Search Ends off Canada with 12 Crew Missing From Spanish Fishing Boat
Canadian and Spanish officials confirmed that the search for the crew of the fishing boat Villa de Pitanxo has officially ended leaving both countries in shock of the loss of so many lives. The Rescue Center in Halifax confirmed that only three people survived found in a single life raft, while nine bodies were recovered and 12 crewmembers remain listed as missing along with the vessel.
Several fishing boats that had joined in during the search have begun the sad processional back to St. John’s, Newfoundland, transporting the survivors and the bodies of the dead. They are expected to arrive at the port on Friday morning. Officials in the meantime are reporting that it was the worst loss of life off Newfoundland in more than two decades, while in Spain they are comparing it to the loss of another fishing boat the Islamar III that sank off the Canary Islands in July 1984 claiming 26 lives.
"The decision is never taken lightly.” Lt.-Cmdr. Brian Owens of the Joint Rescue Coordination Centre in Halifax told CBC News. He said that they had covered over 900 nautical miles using aircraft as well as assistance from eight vessels including both Spanish and Portuguese fishing boats that had been in the area. After 36 hours however and with the seas at over 30 feet, 45 knot winds, and below freezing temperatures, he said the conditions were no longer survivable for the missing crewmembers.
Early in the search, they had located a single life raft containing three survivors. They were searching the other rafts which had also been located but found no additional survivors. Spanish media is indicating that one survivor is the 53-year-old captain of the fishing boat. Officials are hoping to learn more details when they speak with the captain. The other two survivors include the captain’s nephew.

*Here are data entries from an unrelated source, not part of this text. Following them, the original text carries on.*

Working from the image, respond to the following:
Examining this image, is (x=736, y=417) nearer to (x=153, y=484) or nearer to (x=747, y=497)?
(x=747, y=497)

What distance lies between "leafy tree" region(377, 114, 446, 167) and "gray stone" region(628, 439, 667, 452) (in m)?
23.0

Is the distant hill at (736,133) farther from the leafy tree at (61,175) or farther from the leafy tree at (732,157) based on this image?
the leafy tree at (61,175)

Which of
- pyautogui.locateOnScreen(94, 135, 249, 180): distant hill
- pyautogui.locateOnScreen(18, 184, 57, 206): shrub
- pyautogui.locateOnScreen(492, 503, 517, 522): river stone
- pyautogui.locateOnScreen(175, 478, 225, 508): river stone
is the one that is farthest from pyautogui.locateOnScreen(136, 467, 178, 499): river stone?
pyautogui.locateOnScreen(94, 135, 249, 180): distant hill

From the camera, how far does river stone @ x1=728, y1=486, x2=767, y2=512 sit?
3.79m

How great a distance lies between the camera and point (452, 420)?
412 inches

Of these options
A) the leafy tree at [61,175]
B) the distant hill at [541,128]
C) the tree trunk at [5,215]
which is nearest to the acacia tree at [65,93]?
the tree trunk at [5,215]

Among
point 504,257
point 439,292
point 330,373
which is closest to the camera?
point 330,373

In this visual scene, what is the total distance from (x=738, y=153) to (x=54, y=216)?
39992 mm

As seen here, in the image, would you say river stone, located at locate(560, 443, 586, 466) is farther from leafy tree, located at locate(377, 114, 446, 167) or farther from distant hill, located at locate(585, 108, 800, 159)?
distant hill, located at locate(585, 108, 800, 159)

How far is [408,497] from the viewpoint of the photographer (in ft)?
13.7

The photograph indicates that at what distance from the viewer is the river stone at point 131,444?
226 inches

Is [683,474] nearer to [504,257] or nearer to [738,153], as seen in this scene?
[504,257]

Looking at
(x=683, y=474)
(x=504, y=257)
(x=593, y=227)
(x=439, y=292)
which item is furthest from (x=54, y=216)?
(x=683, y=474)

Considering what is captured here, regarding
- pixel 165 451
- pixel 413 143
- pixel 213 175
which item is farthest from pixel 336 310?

The 164-foot fishing boat was operating out of the Spanish province of Galicia. Reports indicate that there were 16 Spaniards, five Peruvians, and three Ghanaians in the crew. The Rescue Center in Halifax reported receiving a signal from the vessel’s distress beacon shortly after midnight local time on Tuesday, February 15. The vessel was operating approximately 250 nautical miles east of St. John’s in the Grand Banks. Reports indicate that the fishing boat had left its home port in Spain in late January and had been at sea since.
The small Spanish fishing village of Marin in Galicia, as is the country, is in shock over the tragic loss of life. Spain’s agriculture and fisheries minister Luis Planas spoke calling it the biggest tragedy in the fishing sector. He said “This is a job which not only is very hard but is also very dangerous,” as the families from the small town have pleaded for the search to continue and for Spain to assist in the search.
Spain’s Congress observed a minute of silence saying it was in support and joining the pain of relatives and friends of those who disappeared in the shipwreck of the Galician fishing boat.